Program returns to county schools
Young students at three Cumberland County schools are receiving anti-bullying training through the WITS program.
OXFORD – Students at a trio of Cumberland County elementary schools got a lesson Wednesday on keeping their wits when being bullied.
Cumberland County RCMP joined with other community stakeholders in launching the WITS program at the Oxford Regional Educational Centre.
WITS, or Walk away, Ignore, Talk it out and Seek Help, is entering its second year in Cumberland County elementary schools, including Oxford, Wentworth and River Hebert.
“It’s an anti-bullying program for children from Kindergarten to Grade 6 that creates a common language for children to take home, and creates a positive atmosphere for them when dealing with peer conflict,” Const. Travise Dow of the Cumberland RCMP said. “It’s all about resolution without violence.”
Dow said the program was developed in the 1990s in British Columbia through the University of Victoria. Its purpose is to combat the issue of bullying behaviour through the philosophy of walking away, ignore, talk it out and seek help.
“It’s based on a series of books that are integrated into the school curriculum in every province,” Dow said. “In the Maritimes, specifically, it relates with health curriculum and building on healthy relationships and positive friendship foundations.”
Dow said it gives children an opportunity to voice their opinions and teaches them the language on how to express themselves and how to explain themselves within their peer groups and with their parents when they go home.
The program was first introduced last November at the three schools and Cumberland North Academy in Brookdale and is supported by the RCMP, Amherst and Oxford Lions clubs, fire departments, Natural Resources, Emergency Health Services, Mount Allison University athletes and local sports teams.
“The program was well received last year and it’s very easy for the children to know how to use their wits,” Dow said.
During Wednesday’s launch, students seen a couple of inspirational music videos, repeated the WITS slogan and were sworn in as WITS special constables.
With the headlines surrounding bullying and teen suicides relating to bullying and cyberbullying, Dow said the WITS program reaches out to children at the elementary level so they know how to handle bullying situations when they get older.
“They learn what’s proper behaviour from an early age so when they get older and go to middle school or high school and become adults it’s already ingrained in them how they should behave, what’s appropriate behaviour and language. It gives them the skills to succeed,” Dow said.
Cpl. Christine Hobin, the community policing and diversity co-ordinator with RCMP H Division, said the program has been well received across the province and said Cumberland County is considered a leader.
Hobin said when the program was first introduced last year, Dow was instrumental in introducing the program in Cumberland County with great results.
“If the police can work with the communities and the schools and nip it in the bud and work from the preventative end we won’t always have to be reactive as much,” she said. “Our feeling is WITS is a good use of police use in schools.”
Hobin agreed with Dow about the importance of reaching out to children at a young age.
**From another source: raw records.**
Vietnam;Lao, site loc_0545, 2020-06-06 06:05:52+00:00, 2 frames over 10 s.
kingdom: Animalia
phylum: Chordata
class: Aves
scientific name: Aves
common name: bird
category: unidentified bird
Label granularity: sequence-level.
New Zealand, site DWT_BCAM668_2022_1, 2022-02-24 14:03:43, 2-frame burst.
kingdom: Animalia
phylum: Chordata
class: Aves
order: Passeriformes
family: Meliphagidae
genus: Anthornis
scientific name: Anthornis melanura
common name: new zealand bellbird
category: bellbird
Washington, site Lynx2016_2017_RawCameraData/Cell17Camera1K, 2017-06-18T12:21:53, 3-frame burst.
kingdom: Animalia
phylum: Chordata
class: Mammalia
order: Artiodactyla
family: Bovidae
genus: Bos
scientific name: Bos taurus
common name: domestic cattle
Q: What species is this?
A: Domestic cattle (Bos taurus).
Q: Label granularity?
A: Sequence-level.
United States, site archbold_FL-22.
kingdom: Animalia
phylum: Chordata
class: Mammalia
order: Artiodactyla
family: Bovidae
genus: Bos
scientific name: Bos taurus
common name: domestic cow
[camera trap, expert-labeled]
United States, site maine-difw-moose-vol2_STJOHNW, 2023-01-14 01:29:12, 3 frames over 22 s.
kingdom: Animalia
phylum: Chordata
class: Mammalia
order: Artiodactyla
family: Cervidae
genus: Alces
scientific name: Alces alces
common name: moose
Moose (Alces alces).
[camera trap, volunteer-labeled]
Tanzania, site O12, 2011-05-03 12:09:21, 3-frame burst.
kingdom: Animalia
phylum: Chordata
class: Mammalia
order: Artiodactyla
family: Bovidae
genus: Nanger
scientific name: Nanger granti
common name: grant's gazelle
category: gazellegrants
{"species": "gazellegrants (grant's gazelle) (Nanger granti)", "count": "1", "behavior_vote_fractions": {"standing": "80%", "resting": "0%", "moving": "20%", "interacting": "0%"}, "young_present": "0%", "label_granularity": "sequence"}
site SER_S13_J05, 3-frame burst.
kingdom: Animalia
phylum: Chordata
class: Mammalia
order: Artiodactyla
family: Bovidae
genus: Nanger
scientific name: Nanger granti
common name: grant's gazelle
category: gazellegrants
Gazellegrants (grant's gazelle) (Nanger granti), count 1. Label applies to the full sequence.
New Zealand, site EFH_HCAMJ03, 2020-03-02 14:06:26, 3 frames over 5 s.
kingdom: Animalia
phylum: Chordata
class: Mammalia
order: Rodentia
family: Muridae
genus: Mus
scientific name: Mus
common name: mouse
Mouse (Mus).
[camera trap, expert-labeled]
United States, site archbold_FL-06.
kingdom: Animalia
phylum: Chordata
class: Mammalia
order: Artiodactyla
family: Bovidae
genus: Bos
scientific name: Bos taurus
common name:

She said the program also empowers the young students so they have the skills how to deal with bullying.
“Why not give them the tools to use and let them know there are supportive and caring community leaders and people in their lives who are willing to help them,” she said.
She hopes the children will use their WITS skills in their every day lives and as they get older.
Hobin said the program is also being used in Meteghan, Middleton and Antigonish and should soon be introduced to a First Nations community.